Ağzına, eline sağlık abi 🙂
Tesadüf, daha bugün şehir nüfuslarının artışından bahsediyorduk, dolayısı ile dünya nüfusundan da bahsetmiş olduk. Bu videoda da dünya nüfusunun etkilerinin de benzer olacağından bahsetmek gerekirdi bence. Bir gün böyle bir konuya değinirseniz Corona virüsüne ve nüfusa yönelik güzel bir video hazırlayabilirsiniz belki.
“Kalbi dakikada 1000 kez atan 2g’lık minik bir kır faresinden sadece 30 kez atan 200 tonluk balinaya kadar tüm memelilerin kalbi hemen hemen aynı miktarlarda attıktan sonra duruyor. Yaklaşık 1 milyar kez.”

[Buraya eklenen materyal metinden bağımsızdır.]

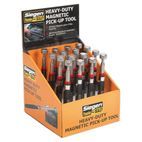 Sealey S0823DB Heavy-Duty Magnetic Pick-Up Tool 3.6kg Capacity Display Box of 16 additional 1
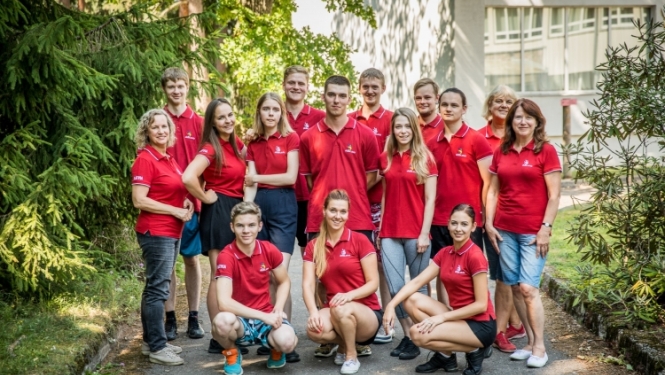 EuroSkills 2018 Latvijas komandas konkursantu sagatavošanās nometne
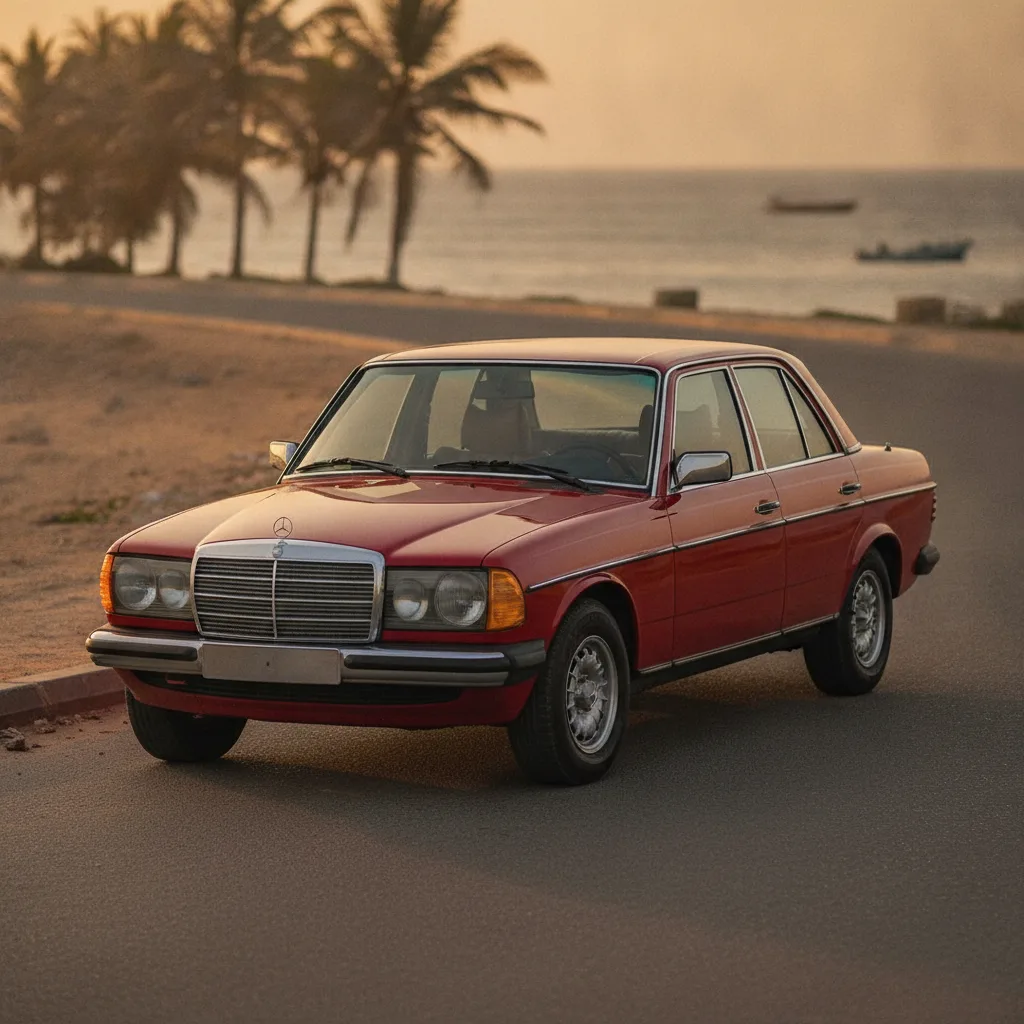 1985 Mercedes-Benz W123 230E Classic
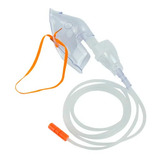 Kit Pediátrico Nebulizador Máscara Câmara E Tubo De Ar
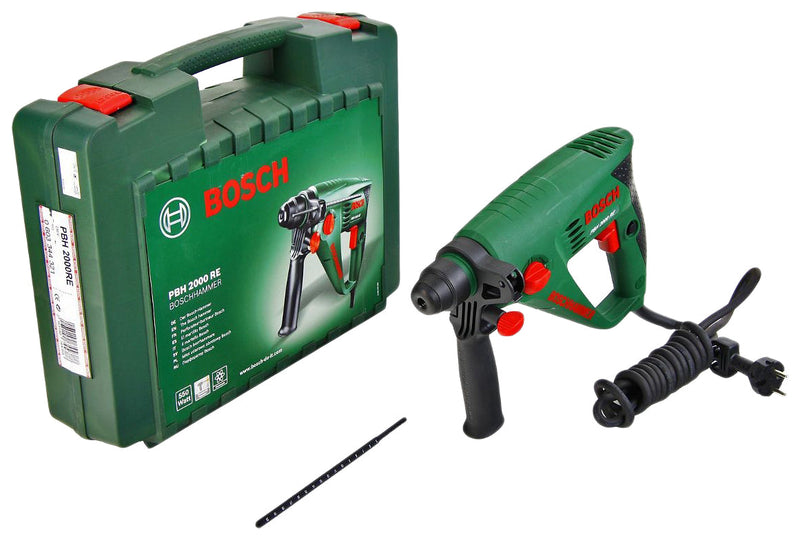 Bosch DIY | PBH 2000 RE Corded Rotary Hammer Drill 550W-Toolcraft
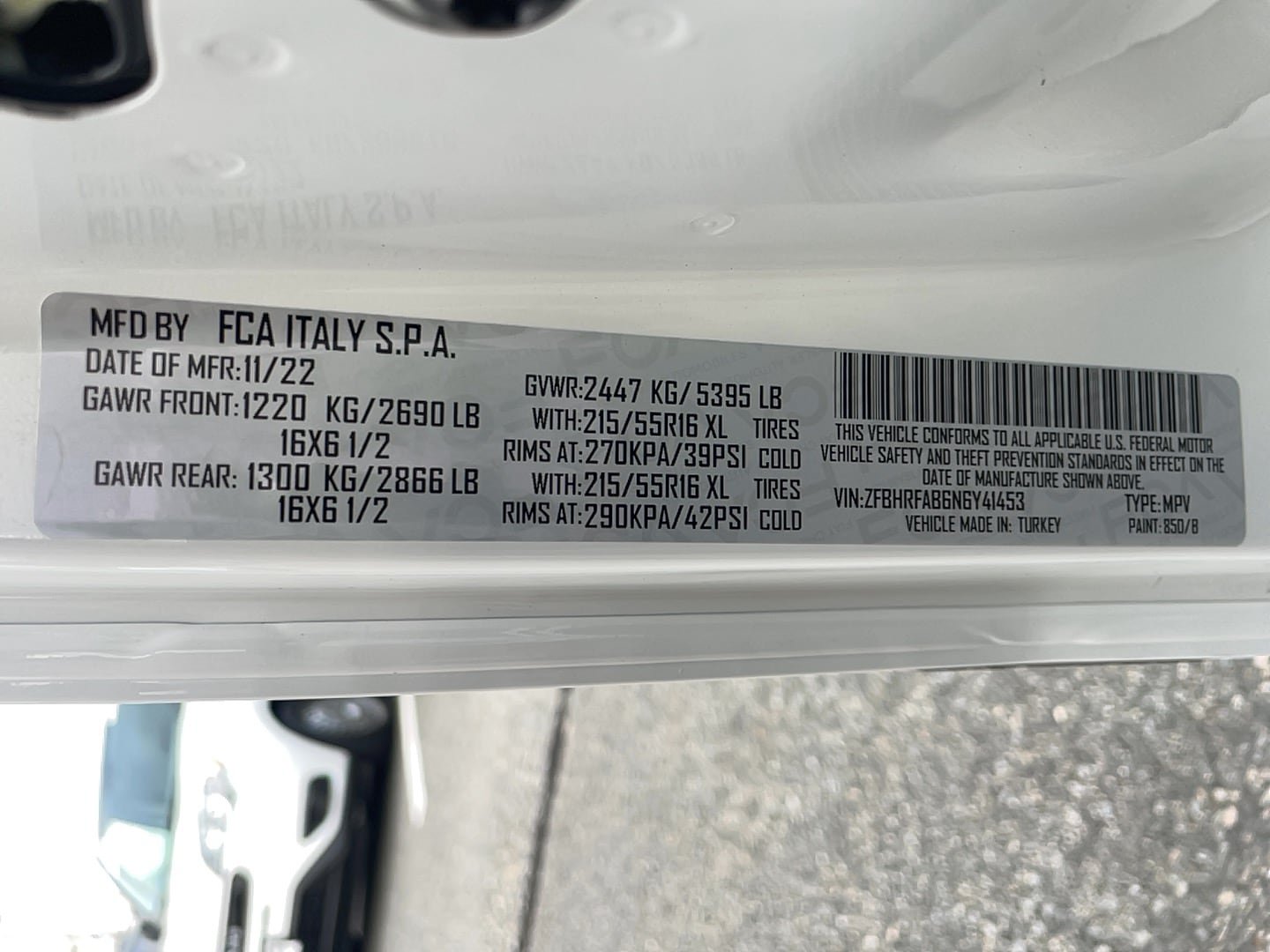 Used 2022 RAM ProMaster City Tradesman FWD image 29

Barış bey merhabalar. Öncelikle bu güzel paylaşım için teşekkür ederim. Ancak bu ifadede geçen 1 milyar rakamında bir sorun var gibi. Zira bir insanın nabzını ortalama 60 kabul edersek 1 milyarlık bir atım yaklaşık 32 yıla tekabül ediyor. Bu da bir insan ömrü için kısa değil mi?